STATED GOAL A: Lay out the lines of the records, from the first line through the line containing "32H111V29L106 26L105 23H97V25H93V26L89", inclusive, as a Markdown table with the columns Row and Line. Leave out blank lines.

DOCUMENT SECTION:
▬▬▬▬▬▬▬▬▬▬
- Conference: Independent
- Record: 6–4
- Head coach: Dave McClain (4th season);
- Home stadium: Ball State Stadium

= 1974 Ball State Cardinals football team =

American college football season

The 1974 Ball State Cardinals football team was an American football team that represented Ball State University as an independent during the 1974 NCAA Division II football season. In its fourth season under head coach Dave McClain, the team compiled a 6–4 record. The team played its home games at Ball State Stadium in Muncie, Indiana.

Running back Dave Blake rushed for 1,125 yards. Rick Clark set a Ball State record with 643 receiving yards. Quarterback Eric Scott set a Ball State career record with a .54187 pass completion percentage.
▬▬▬▬▬▬▬▬▬▬
THE INPUT:
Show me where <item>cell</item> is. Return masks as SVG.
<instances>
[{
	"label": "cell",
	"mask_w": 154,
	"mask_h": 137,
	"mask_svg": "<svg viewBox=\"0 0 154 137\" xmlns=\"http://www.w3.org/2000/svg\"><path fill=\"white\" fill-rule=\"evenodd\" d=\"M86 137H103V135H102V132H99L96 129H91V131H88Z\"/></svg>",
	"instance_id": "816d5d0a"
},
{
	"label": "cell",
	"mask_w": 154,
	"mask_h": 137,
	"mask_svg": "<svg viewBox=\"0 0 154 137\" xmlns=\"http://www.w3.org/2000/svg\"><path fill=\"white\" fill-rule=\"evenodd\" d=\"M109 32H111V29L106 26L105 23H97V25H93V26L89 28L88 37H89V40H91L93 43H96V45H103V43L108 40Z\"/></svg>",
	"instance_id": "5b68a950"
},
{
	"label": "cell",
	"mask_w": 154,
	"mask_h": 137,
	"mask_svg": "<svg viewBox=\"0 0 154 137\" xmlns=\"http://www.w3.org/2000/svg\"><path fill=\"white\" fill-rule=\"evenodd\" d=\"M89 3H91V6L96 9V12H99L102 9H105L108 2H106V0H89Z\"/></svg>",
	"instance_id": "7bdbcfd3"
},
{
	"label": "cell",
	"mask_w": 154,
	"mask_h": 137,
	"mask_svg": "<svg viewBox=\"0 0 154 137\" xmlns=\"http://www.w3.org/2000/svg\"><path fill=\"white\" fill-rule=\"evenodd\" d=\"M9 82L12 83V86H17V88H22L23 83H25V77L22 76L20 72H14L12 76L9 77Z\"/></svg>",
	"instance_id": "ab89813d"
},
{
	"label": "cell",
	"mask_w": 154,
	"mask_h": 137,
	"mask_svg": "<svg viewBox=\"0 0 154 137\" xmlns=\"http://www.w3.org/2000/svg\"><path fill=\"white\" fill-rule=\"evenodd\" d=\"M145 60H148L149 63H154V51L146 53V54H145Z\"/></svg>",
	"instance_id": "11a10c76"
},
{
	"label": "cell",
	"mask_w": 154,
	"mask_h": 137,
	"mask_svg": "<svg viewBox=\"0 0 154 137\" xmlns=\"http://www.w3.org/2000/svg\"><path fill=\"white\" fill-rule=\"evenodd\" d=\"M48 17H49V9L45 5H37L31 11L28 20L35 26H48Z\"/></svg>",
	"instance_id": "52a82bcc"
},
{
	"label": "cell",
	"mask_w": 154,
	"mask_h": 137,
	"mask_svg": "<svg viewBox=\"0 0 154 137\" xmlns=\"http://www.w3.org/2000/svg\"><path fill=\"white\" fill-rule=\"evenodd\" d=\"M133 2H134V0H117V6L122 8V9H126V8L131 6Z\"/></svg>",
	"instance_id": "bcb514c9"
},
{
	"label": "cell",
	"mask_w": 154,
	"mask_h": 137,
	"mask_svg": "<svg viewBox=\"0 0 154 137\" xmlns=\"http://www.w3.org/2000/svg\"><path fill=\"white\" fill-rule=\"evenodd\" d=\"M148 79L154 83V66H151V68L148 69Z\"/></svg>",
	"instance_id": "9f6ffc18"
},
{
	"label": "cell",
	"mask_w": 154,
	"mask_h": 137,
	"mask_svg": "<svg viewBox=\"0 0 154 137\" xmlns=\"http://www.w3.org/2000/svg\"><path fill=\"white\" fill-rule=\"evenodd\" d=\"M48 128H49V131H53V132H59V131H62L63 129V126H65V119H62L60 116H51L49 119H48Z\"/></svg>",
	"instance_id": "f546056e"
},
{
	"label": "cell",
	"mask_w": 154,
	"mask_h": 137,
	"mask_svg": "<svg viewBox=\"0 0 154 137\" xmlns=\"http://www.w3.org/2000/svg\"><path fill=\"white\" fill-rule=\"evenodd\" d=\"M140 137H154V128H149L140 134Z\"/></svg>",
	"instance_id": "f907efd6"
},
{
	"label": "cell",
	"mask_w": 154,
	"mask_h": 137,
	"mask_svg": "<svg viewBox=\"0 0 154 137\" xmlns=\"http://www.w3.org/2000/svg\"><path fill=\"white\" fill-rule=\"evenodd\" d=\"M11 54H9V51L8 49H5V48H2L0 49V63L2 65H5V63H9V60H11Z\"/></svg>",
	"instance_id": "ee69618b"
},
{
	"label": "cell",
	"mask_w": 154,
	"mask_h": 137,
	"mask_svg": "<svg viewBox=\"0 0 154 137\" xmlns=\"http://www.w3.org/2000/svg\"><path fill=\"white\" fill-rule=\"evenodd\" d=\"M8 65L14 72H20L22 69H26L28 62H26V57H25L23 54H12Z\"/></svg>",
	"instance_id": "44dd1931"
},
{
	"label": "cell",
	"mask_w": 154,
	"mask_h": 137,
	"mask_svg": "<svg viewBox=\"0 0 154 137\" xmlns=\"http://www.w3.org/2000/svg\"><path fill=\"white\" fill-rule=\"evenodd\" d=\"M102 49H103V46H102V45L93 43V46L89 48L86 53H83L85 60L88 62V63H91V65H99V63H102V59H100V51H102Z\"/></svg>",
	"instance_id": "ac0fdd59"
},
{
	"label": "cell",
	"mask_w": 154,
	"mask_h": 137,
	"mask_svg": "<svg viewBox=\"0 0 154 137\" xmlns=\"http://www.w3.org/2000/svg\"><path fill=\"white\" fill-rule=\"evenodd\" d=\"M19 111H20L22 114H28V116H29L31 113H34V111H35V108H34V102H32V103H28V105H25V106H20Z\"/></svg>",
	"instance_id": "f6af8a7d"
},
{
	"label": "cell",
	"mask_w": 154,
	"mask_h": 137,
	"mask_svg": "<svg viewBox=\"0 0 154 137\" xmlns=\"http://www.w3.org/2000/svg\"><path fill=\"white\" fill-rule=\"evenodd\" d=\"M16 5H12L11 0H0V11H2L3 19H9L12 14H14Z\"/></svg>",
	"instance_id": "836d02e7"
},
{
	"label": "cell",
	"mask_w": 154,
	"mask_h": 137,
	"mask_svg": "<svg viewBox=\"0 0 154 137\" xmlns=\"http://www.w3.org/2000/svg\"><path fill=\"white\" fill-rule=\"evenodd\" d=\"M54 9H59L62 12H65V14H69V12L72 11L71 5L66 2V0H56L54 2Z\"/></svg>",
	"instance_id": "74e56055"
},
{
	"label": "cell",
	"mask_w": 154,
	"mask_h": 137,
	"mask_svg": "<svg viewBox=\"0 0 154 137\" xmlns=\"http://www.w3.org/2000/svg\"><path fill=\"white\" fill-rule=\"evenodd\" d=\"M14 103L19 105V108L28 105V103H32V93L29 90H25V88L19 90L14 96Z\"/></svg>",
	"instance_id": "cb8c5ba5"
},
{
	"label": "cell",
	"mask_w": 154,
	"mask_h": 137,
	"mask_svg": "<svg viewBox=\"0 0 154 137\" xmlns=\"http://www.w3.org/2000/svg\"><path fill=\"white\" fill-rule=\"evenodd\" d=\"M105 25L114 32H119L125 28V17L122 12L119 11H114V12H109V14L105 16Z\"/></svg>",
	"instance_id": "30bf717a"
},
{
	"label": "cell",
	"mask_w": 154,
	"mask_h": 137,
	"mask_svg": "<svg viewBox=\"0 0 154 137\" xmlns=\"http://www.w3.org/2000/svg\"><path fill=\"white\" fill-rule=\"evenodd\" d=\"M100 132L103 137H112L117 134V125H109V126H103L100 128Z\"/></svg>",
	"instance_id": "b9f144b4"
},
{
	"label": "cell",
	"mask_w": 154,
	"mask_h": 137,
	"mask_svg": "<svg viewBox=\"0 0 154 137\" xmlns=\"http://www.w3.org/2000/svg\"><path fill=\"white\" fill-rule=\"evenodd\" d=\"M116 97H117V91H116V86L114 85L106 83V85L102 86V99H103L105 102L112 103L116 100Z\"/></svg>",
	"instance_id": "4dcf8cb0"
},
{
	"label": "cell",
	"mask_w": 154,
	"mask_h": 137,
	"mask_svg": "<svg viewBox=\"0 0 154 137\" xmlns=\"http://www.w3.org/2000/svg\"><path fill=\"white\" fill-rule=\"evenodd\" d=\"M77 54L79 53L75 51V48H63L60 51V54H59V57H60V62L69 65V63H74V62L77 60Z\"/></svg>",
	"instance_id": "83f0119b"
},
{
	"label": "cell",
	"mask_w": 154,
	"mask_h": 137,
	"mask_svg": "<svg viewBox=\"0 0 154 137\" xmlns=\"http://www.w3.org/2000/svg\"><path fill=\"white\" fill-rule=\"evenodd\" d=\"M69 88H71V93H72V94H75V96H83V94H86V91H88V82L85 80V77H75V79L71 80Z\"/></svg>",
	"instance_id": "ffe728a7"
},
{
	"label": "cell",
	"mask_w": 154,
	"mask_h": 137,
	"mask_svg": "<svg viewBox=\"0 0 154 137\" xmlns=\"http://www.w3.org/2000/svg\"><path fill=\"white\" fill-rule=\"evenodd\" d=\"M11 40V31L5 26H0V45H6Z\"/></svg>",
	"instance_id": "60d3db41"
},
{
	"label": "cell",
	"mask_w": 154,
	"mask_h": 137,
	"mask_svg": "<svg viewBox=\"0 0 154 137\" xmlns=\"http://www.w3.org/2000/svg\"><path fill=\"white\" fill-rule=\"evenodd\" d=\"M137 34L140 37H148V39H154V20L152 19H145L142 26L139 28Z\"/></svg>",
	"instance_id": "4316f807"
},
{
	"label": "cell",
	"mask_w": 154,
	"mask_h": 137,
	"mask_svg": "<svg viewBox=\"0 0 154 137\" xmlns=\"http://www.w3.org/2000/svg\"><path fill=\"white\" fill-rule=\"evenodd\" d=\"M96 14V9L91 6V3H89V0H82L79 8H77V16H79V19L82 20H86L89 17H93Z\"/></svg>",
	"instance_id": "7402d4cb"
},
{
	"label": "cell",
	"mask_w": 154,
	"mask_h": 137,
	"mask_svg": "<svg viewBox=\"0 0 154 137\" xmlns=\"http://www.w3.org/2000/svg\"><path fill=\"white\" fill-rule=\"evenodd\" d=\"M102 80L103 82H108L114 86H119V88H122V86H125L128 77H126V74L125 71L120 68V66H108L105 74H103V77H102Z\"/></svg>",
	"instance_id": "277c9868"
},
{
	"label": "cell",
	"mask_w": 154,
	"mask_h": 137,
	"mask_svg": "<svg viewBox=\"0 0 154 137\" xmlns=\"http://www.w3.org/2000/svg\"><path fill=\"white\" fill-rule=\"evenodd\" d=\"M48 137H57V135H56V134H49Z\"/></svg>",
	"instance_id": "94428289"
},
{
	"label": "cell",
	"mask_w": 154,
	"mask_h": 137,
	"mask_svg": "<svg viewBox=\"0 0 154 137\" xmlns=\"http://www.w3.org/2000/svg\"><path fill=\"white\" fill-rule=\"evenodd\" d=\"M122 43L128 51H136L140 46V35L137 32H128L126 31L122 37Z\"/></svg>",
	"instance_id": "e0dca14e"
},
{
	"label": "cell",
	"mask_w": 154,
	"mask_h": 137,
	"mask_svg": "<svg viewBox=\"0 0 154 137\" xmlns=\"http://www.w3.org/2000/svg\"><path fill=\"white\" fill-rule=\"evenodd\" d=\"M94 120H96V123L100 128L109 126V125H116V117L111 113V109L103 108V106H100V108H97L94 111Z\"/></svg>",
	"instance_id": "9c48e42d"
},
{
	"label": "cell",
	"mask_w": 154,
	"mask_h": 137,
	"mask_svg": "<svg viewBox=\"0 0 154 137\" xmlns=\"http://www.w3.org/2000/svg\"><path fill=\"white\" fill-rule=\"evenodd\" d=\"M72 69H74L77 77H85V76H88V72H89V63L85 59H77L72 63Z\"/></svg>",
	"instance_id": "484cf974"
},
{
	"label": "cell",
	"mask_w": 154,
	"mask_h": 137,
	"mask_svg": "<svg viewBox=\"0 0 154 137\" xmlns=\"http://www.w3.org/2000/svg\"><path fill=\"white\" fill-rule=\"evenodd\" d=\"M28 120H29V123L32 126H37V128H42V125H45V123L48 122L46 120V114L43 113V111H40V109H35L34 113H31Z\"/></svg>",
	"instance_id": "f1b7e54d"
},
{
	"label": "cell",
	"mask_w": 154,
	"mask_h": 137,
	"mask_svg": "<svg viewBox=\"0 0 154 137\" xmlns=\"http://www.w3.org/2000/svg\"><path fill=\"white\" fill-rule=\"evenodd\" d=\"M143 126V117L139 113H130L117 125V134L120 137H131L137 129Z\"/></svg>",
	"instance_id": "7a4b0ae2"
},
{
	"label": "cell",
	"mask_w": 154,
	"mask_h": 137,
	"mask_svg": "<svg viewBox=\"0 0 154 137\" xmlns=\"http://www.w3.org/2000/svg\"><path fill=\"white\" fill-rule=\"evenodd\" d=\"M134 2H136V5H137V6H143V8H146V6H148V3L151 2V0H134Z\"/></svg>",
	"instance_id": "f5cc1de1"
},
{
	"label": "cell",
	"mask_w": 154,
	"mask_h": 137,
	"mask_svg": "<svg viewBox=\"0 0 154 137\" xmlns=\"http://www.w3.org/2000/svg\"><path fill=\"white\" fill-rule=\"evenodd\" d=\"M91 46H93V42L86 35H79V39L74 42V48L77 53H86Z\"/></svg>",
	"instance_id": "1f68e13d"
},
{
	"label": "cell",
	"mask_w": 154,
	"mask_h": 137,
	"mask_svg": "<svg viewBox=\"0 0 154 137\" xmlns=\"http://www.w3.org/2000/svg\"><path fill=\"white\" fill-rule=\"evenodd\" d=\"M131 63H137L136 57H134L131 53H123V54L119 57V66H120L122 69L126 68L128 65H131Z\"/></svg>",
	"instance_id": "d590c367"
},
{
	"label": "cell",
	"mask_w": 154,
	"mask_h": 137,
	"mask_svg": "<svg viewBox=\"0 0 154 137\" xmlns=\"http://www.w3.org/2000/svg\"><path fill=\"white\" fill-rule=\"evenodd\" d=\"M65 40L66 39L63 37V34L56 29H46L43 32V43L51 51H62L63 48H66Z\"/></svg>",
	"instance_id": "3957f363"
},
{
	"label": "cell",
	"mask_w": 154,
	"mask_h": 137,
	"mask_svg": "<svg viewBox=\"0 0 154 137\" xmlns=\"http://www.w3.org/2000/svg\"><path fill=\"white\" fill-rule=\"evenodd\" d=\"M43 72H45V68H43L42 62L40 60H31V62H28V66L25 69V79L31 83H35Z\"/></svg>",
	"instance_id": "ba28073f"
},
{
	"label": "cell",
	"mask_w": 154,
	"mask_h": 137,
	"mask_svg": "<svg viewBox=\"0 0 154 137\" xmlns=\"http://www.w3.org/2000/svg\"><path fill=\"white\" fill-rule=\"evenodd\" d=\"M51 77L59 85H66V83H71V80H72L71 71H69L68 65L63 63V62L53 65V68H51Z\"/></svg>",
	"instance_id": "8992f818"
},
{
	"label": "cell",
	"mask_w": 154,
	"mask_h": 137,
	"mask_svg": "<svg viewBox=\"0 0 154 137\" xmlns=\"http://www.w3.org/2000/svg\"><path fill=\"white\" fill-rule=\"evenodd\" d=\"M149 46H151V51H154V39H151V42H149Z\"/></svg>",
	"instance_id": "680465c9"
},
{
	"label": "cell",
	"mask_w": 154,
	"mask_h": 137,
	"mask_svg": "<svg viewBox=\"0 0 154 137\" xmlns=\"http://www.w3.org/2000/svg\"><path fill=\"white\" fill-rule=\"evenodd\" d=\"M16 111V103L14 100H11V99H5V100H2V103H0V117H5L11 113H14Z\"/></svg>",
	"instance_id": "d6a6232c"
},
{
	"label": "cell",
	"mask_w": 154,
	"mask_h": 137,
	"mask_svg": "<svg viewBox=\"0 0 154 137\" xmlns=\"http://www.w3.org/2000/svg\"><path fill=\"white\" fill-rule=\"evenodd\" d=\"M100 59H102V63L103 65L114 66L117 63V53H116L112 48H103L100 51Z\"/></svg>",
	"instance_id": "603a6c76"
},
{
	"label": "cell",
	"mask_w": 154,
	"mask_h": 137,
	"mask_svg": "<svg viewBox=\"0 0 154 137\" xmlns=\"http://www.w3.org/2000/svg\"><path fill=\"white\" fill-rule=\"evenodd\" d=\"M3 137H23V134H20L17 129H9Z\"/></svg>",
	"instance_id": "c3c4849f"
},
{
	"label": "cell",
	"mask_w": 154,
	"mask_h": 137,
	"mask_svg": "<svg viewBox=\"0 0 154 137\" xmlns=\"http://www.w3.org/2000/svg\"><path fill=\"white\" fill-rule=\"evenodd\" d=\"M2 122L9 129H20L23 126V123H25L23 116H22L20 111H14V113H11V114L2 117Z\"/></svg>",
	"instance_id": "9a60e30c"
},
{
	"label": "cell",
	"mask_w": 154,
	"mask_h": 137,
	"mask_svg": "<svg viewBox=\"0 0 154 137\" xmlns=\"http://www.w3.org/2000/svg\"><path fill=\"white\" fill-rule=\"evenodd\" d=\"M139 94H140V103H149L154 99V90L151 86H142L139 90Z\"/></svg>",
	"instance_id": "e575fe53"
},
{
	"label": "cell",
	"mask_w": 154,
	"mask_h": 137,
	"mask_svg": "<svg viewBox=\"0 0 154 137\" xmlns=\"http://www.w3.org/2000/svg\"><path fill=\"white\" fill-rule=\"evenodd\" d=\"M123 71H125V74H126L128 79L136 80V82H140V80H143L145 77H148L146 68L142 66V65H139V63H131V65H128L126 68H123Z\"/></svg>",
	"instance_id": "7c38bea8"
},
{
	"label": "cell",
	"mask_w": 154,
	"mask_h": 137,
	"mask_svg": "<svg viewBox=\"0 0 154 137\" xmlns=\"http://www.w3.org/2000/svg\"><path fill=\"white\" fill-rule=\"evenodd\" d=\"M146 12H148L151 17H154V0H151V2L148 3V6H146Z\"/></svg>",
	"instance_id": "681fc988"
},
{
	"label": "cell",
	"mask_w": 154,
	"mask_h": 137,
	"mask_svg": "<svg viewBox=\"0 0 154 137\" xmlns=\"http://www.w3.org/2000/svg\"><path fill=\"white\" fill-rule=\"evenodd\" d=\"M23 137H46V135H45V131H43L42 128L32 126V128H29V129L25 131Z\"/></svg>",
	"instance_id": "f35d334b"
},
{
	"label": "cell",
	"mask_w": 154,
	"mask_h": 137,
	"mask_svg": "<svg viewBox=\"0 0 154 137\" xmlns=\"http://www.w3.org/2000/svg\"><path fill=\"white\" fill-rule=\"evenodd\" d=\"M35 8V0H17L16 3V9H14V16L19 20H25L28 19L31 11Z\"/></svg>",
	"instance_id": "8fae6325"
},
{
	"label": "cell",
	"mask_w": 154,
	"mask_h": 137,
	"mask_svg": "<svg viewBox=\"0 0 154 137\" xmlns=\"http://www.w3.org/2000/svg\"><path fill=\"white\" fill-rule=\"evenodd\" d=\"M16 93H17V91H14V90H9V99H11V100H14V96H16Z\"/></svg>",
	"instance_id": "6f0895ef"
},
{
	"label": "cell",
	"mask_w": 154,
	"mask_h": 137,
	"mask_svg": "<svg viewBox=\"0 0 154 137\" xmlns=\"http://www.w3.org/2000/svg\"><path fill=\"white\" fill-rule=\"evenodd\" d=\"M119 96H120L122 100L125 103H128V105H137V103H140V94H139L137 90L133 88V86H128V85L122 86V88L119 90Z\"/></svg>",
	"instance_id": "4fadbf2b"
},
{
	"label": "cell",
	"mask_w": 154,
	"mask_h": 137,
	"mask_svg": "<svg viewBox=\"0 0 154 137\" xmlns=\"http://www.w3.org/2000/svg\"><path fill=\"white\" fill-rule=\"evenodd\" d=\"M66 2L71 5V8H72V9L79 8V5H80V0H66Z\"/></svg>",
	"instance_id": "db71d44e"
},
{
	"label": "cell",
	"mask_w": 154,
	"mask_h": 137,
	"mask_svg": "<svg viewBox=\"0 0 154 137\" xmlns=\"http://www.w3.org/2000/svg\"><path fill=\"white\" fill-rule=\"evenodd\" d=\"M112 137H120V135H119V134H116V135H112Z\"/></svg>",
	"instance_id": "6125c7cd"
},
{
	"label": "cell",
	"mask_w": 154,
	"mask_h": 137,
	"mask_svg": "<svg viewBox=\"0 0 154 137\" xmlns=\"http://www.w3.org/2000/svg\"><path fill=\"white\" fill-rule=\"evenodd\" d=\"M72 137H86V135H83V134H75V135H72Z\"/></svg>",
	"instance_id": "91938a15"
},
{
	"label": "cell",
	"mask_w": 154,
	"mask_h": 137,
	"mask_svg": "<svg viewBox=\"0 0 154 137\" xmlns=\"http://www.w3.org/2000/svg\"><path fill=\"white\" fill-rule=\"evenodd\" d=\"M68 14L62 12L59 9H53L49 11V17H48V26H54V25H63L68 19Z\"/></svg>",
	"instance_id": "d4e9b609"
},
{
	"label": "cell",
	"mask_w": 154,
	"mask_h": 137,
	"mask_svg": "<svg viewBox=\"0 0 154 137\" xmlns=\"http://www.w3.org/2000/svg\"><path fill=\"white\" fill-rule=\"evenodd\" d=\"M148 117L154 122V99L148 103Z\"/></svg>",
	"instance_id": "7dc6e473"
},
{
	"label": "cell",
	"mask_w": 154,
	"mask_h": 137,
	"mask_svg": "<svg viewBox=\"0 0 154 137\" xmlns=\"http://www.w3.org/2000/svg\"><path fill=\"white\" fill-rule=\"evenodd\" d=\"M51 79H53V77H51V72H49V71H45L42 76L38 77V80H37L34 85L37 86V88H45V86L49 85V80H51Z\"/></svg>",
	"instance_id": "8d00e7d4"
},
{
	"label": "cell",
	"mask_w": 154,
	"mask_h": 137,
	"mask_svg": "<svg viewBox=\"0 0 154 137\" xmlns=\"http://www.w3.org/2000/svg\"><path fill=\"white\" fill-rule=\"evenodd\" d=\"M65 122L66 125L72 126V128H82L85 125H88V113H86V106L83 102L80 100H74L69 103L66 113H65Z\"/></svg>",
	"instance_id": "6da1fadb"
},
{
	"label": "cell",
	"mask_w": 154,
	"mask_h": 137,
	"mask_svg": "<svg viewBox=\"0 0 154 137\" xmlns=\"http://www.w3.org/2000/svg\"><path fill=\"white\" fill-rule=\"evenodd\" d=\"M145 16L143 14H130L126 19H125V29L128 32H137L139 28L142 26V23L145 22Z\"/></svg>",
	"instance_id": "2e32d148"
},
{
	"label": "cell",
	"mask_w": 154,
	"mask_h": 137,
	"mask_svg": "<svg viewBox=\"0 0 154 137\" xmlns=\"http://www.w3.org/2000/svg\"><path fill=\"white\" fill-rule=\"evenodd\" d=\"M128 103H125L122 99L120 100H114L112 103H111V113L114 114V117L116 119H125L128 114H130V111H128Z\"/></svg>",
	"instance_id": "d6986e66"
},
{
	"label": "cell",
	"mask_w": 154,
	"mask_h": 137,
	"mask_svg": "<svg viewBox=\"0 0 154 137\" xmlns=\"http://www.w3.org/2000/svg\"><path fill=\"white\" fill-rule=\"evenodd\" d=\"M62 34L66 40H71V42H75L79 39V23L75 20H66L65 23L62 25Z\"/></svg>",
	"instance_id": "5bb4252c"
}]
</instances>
▬▬▬▬▬▬▬▬▬▬
STATED GOAL B:
Answer these questions from the article on the 1974 Ball State Cardinals football team.
(i) What conference is listed for the team?
(ii) In what city is Ball State Stadium located?
(iii) How many receiving yards did Rick Clark record?

WORKED SOLUTION A:
| Row | Line |
|---|---|
| 1 | Show me where <item>cell</item> is. Return masks as SVG. |
| 2 | <instances> |
| 3 | [{ |
| 4 | 	"label": "cell", |
| 5 | 	"mask_w": 154, |
| 6 | 	"mask_h": 137, |
| 7 | 	"mask_svg": "<svg viewBox=\"0 0 154 137\" xmlns=\"http://www.w3.org/2000/svg\"><path fill=\"white\" fill-rule=\"evenodd\" d=\"M86 137H103V135H102V132H99L96 129H91V131H88Z\"/></svg>", |
| 8 | 	"instance_id": "816d5d0a" |
| 9 | }, |
| 10 | { |
| 11 | 	"label": "cell", |
| 12 | 	"mask_w": 154, |
| 13 | 	"mask_h": 137, |
| 14 | 	"mask_svg": "<svg viewBox=\"0 0 154 137\" xmlns=\"http://www.w3.org/2000/svg\"><path fill=\"white\" fill-rule=\"evenodd\" d=\"M109 32H111V29L106 26L105 23H97V25H93V26L89 28L88 37H89V40H91L93 43H96V45H103V43L108 40Z\"/></svg>", |

WORKED SOLUTION B:
(i) Independent
(ii) Muncie, Indiana
(iii) 643 yards